◆ EXERCISE PROMPT
Return every one of the following records word for word, changing nothing.

◆ DATA SHOWN
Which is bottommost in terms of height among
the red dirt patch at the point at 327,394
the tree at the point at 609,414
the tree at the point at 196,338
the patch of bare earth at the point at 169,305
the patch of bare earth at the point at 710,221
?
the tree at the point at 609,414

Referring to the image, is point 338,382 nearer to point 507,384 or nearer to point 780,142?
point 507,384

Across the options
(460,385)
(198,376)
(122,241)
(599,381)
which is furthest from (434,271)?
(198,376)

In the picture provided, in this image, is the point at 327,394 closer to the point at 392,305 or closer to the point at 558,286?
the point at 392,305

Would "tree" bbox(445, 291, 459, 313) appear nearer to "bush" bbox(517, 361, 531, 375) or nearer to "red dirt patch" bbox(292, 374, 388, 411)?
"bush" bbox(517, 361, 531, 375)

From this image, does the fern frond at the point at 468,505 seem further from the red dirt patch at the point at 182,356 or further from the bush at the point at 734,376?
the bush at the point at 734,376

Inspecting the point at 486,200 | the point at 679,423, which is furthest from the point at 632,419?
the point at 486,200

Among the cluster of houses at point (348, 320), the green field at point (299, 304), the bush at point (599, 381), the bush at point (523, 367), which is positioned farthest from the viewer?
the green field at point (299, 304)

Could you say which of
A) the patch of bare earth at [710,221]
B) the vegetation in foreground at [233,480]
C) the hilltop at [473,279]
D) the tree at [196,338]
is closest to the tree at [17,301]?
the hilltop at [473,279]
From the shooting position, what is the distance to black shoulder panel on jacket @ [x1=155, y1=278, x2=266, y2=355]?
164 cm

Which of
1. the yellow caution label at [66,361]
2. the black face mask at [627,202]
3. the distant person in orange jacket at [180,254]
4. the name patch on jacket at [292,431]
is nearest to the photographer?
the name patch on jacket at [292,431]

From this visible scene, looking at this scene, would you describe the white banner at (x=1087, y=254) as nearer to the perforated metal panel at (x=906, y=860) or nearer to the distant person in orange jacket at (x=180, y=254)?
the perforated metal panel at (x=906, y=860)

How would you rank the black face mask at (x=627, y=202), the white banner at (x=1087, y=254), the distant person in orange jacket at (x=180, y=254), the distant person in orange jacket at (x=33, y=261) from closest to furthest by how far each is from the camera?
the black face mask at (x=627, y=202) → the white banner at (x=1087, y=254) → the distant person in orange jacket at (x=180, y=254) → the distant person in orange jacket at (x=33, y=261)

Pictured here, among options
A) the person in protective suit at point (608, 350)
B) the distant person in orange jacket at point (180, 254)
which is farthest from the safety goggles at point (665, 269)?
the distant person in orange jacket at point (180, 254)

◆ WRITTEN SOLUTION
Which is bottommost in terms of height among
the red dirt patch at the point at 327,394
the tree at the point at 609,414
the tree at the point at 196,338
the patch of bare earth at the point at 169,305
the patch of bare earth at the point at 710,221
?
the tree at the point at 609,414

Referring to the image, is point 338,382 nearer to point 507,384 or nearer to point 780,142?
point 507,384

Across the options
(460,385)
(198,376)
(122,241)
(599,381)
which is furthest from (434,271)?
(198,376)

In the picture provided, in this image, is the point at 327,394 closer to the point at 392,305 or closer to the point at 558,286?
the point at 392,305

Would "tree" bbox(445, 291, 459, 313) appear nearer to "bush" bbox(517, 361, 531, 375) or nearer to "red dirt patch" bbox(292, 374, 388, 411)?
"bush" bbox(517, 361, 531, 375)

From this image, does the fern frond at the point at 468,505 seem further from the red dirt patch at the point at 182,356 or further from the bush at the point at 734,376?
the bush at the point at 734,376

Inspecting the point at 486,200 | the point at 679,423, which is furthest from the point at 632,419?
the point at 486,200

Among the cluster of houses at point (348, 320), the green field at point (299, 304), the bush at point (599, 381), the bush at point (523, 367), which is positioned farthest from the viewer?
the green field at point (299, 304)

Could you say which of
A) the patch of bare earth at [710,221]
B) the vegetation in foreground at [233,480]
C) the hilltop at [473,279]
D) the tree at [196,338]
is closest to the tree at [17,301]?
the hilltop at [473,279]
From the shooting position, what is the distance to black shoulder panel on jacket @ [x1=155, y1=278, x2=266, y2=355]?
164 cm

Which of
1. the yellow caution label at [66,361]
2. the black face mask at [627,202]
3. the distant person in orange jacket at [180,254]
4. the name patch on jacket at [292,431]
is nearest to the photographer?
the name patch on jacket at [292,431]

From this visible scene, looking at this scene, would you describe the white banner at (x=1087, y=254) as nearer to the perforated metal panel at (x=906, y=860) or nearer to the distant person in orange jacket at (x=180, y=254)?
the perforated metal panel at (x=906, y=860)

How would you rank the black face mask at (x=627, y=202), the white banner at (x=1087, y=254), the distant person in orange jacket at (x=180, y=254), the distant person in orange jacket at (x=33, y=261) from closest to furthest by how far each is from the camera?
the black face mask at (x=627, y=202) → the white banner at (x=1087, y=254) → the distant person in orange jacket at (x=180, y=254) → the distant person in orange jacket at (x=33, y=261)

Pictured here, among options
A) the person in protective suit at point (608, 350)
B) the distant person in orange jacket at point (180, 254)
which is farthest from the safety goggles at point (665, 269)?
the distant person in orange jacket at point (180, 254)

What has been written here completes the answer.